EXERCISE REQUIREMENTS
1. These questions are about the passage on circuit soundness in zero-knowledge proofs:
(a) Which three proof systems does it name?
(b) In the Tornado Cash circuit vulnerability, which hash implementation was under-constrained?
(c) What check was missing from the BigMod circuit in circomlib?
2. How would you render this sentence from the passage on circuit soundness in zero-knowledge proofs in Spanish: "Circuit bugs are subtle because the proof system does exactly what it promises."
3. Transcribe the part of the passage on circuit soundness in zero-knowledge proofs that starts with the words "Circuit bugs are" and finishes with "on is broken.".

DOCUMENT SEGMENT
>> Begin

Zero-knowledge proof systems derive their security guarantees from two properties: completeness (an honest prover can convince the verifier of a true statement) and soundness (a dishonest prover cannot convince the verifier of a false statement). While the underlying proof systems (Groth16, PLONK, Halo2) provide these properties when instantiated correctly, the circuits that define the relation being proved frequently do not. An under-constrained circuit — one where the constraint system admits more than one satisfying witness for a given public input — allows a malicious prover to generate valid proofs for false statements. This paper formalizes the notion of circuit soundness as witness uniqueness relative to the intended computation, develops a taxonomy of under-constraint vulnerabilities observed in deployed circuits, and presents detection algorithms based on degree-of-freedom analysis, constraint graph reachability, and witness fuzzing. We pay particular attention to the computation-constraint gap inherent in Circom’s two-phase execution model, which is the root cause of a large share of circuit bugs in practice.

Introduction

A zero-knowledge proof attests that a prover knows a witness w such that some relation R(x, w) = 1 holds, where x is the public input. The proof reveals nothing about w beyond the fact that it exists. The security argument depends on two things: the cryptographic proof system itself, and the circuit that encodes R. Substantial research effort has gone into the first — Groth16’s knowledge soundness is well-understood [Groth, 2016], PLONK’s permutation argument has formal security proofs [Gabizon et al., 2019], and Halo2’s recursive composition has been studied extensively. The second receives less formal attention, despite being where most bugs occur.

Circuit bugs are subtle because the proof system does exactly what it promises. A valid SNARK proof for an under-constrained circuit is valid — the prover genuinely knows a satisfying witness. The problem is that the set of satisfying witnesses is larger than intended. When a circuit meant to prove “I know a valid Merkle path for leaf l in tree with root r” also accepts a witness encoding an invalid path, the circuit is under-constrained, and the soundness guarantee that applications rely on is broken.

The consequences are concrete. The Tornado Cash circuit vulnerability (reported via bug bounty in 2019) arose from an under-constrained Pedersen hash implementation: the prover could construct a second, distinct witness that satisfied all constraints but encoded a different nullifier, enabling double-spending. The BigMod circuit in circomlib had a missing range check that allowed witnesses where intermediate values exceeded the field modulus, producing incorrect modular arithmetic results. These are not hypothetical — they are bugs in audited, deployed circuits.

>> End

SUPPLIED RECORDS
>> Begin

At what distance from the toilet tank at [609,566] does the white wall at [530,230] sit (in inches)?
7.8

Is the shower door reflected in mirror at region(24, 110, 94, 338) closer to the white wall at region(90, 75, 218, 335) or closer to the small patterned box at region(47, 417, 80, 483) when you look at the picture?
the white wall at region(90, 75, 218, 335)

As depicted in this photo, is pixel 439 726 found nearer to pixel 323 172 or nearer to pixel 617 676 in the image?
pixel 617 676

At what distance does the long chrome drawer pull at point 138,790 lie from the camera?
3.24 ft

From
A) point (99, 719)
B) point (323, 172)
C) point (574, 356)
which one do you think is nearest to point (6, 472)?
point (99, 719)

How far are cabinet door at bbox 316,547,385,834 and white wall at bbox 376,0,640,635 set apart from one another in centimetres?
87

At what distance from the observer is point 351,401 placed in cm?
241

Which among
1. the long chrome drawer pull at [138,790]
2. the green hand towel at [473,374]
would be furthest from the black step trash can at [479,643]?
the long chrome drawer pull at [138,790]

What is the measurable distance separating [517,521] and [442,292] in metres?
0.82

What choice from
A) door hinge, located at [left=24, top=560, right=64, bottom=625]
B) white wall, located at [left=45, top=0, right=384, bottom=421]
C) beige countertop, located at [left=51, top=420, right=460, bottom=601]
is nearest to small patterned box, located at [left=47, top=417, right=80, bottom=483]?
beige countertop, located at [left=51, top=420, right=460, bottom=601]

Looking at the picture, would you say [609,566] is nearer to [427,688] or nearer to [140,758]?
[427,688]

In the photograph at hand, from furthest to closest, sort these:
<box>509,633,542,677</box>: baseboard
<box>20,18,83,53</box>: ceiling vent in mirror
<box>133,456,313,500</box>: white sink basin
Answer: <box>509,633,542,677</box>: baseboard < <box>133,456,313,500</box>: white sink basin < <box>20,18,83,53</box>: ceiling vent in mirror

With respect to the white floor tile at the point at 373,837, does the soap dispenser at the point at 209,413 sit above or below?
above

>> End

ANSWER SET
1.
(a) Groth16, PLONK and Halo2.
(b) A Pedersen hash implementation.
(c) A range check.

2. Los errores de circuito son sutiles porque el sistema de pruebas hace exactamente lo que promete.

3.
Circuit bugs are subtle because the proof system does exactly what it promises. A valid SNARK proof for an under-constrained circuit is valid — the prover genuinely knows a satisfying witness. The problem is that the set of satisfying witnesses is larger than intended. When a circuit meant to prove “I know a valid Merkle path for leaf l in tree with root r” also accepts a witness encoding an invalid path, the circuit is under-constrained, and the soundness guarantee that applications rely on is broken.